“Governments regularly hold consultations with their public – asking them for their views on matters as widespread as tax reform, copyright, health, culture and city planning.
Whether these consultations are held through public events, print notices, online via email or social media engagement there’s one constant that governments rely on – that people are willing to provide their views freely to government.
In some ways this might seem a no-brainer. A government is making a decision that will affect you – therefore you have an interest in responding.
However it is never as simple as that. It takes time (our scarcest resource) to respond to a Government consultation. Often, when there are specific forms to complete, processes to follow and events to attend, it can take a LOT of time.
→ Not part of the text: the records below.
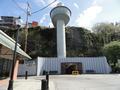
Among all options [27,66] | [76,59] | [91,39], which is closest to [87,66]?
[76,59]

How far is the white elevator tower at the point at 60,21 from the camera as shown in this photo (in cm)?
4494

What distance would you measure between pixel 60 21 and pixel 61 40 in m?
4.72

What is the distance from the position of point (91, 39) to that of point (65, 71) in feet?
86.2

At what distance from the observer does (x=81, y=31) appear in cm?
6288

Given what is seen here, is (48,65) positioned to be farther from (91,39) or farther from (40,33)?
(91,39)

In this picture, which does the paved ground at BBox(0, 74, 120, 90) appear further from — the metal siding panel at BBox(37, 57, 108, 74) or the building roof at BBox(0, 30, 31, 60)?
the metal siding panel at BBox(37, 57, 108, 74)

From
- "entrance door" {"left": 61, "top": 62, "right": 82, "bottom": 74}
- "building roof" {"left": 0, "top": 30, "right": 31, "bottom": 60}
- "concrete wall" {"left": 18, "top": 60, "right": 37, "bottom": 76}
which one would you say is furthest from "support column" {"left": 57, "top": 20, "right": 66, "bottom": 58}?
"building roof" {"left": 0, "top": 30, "right": 31, "bottom": 60}

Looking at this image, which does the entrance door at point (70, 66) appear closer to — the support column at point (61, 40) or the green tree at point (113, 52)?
the support column at point (61, 40)

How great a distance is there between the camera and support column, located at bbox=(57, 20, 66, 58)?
4469cm

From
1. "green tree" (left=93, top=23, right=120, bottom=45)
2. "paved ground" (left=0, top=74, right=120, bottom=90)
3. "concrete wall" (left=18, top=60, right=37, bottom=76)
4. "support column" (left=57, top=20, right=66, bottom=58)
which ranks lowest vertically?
"paved ground" (left=0, top=74, right=120, bottom=90)

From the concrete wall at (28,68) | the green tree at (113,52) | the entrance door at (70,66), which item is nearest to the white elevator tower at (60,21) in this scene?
the entrance door at (70,66)

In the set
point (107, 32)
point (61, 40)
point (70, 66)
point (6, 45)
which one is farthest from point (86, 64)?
point (107, 32)

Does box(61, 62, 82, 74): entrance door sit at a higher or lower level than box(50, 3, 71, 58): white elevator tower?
lower

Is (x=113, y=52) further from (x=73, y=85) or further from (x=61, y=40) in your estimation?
(x=73, y=85)
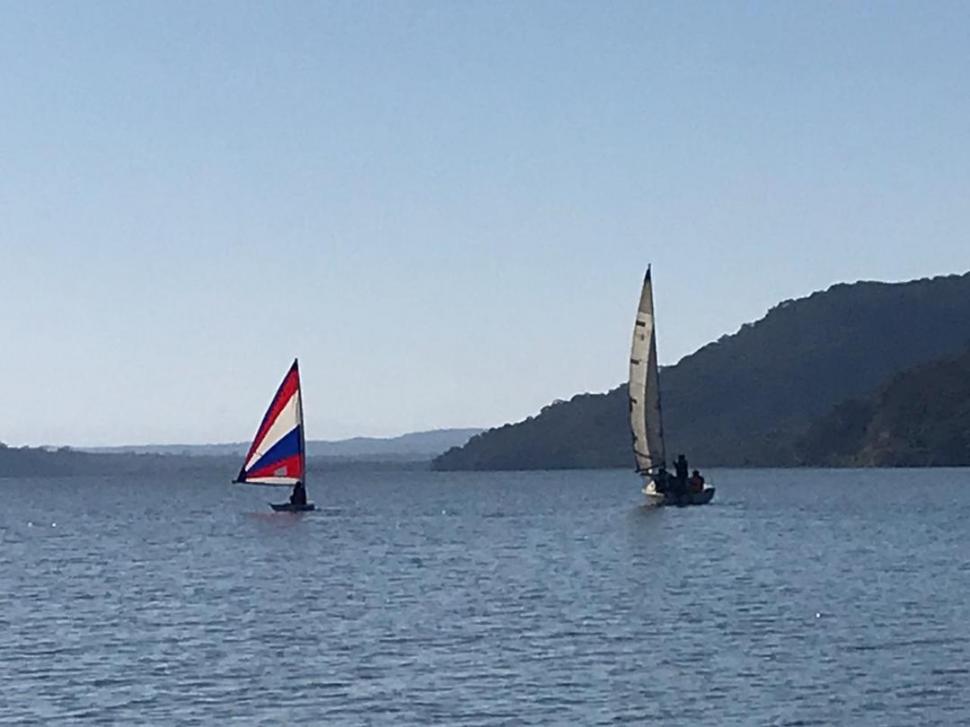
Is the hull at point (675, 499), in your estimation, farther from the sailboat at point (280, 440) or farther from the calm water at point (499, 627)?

Also the audience needs to feel that they will be listened to.
One of the more interesting consultations I participated in last year was by the ACT government who asked a question around how they consulted.
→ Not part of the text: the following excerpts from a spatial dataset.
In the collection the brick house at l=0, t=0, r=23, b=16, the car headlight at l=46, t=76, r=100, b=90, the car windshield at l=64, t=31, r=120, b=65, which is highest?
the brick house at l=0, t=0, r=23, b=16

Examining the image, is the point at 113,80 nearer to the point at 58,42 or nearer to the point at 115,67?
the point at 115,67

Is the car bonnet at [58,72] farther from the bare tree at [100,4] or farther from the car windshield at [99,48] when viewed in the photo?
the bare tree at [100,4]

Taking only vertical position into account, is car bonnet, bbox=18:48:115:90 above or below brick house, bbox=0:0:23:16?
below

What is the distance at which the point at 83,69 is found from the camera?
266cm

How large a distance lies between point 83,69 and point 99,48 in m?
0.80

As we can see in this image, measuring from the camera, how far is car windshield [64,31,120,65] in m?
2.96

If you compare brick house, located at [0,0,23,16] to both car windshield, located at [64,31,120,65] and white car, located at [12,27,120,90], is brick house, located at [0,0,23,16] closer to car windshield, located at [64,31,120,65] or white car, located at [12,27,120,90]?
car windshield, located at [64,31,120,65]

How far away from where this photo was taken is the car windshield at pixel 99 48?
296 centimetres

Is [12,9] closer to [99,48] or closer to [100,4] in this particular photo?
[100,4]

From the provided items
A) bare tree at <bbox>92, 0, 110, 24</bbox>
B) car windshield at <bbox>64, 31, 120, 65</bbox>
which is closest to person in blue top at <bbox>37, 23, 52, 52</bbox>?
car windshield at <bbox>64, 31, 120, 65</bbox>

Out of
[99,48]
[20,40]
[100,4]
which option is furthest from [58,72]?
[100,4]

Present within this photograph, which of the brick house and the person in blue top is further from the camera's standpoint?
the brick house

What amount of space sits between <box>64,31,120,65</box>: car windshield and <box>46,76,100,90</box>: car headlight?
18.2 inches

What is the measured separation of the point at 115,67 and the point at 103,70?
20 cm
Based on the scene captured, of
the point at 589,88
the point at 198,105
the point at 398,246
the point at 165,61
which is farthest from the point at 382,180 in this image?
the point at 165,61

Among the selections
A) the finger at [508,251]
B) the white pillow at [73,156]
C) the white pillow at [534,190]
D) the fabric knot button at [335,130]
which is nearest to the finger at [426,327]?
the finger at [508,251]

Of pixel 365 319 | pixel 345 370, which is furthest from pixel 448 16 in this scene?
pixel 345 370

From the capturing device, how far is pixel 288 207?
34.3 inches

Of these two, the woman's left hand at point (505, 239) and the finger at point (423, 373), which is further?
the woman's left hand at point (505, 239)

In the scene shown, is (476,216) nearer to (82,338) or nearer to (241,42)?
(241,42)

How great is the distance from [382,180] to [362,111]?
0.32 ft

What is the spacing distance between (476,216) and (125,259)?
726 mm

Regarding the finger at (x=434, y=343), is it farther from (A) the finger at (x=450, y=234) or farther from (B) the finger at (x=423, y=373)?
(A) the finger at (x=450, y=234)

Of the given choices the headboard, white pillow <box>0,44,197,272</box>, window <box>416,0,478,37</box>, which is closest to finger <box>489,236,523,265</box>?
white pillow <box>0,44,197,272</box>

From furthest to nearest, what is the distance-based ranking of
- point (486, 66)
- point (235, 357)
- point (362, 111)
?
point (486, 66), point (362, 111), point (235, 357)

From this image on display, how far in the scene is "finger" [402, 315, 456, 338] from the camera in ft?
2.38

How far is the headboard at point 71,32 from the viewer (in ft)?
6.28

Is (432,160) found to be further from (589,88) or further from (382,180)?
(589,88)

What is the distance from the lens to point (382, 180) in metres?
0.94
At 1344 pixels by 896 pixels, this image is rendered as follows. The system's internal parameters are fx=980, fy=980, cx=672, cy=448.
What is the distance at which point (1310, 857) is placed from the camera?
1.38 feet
A frequently expressed view was that many people felt no incentive to participate in government consultations because their views would be ignored. Why waste time responding if you don’t feel your views will make any difference?
Even harder to justify are peoples’ participation in engagements where the public is providing a service to government (or other organisations) for no direct payment.
So what’s the secret to encouraging greater engagement by citizens in consultations and similar ‘you tell us’ initiatives by government?
The answer is simple. Value given for value received.
Most people want feedback to tell them that they have been heard.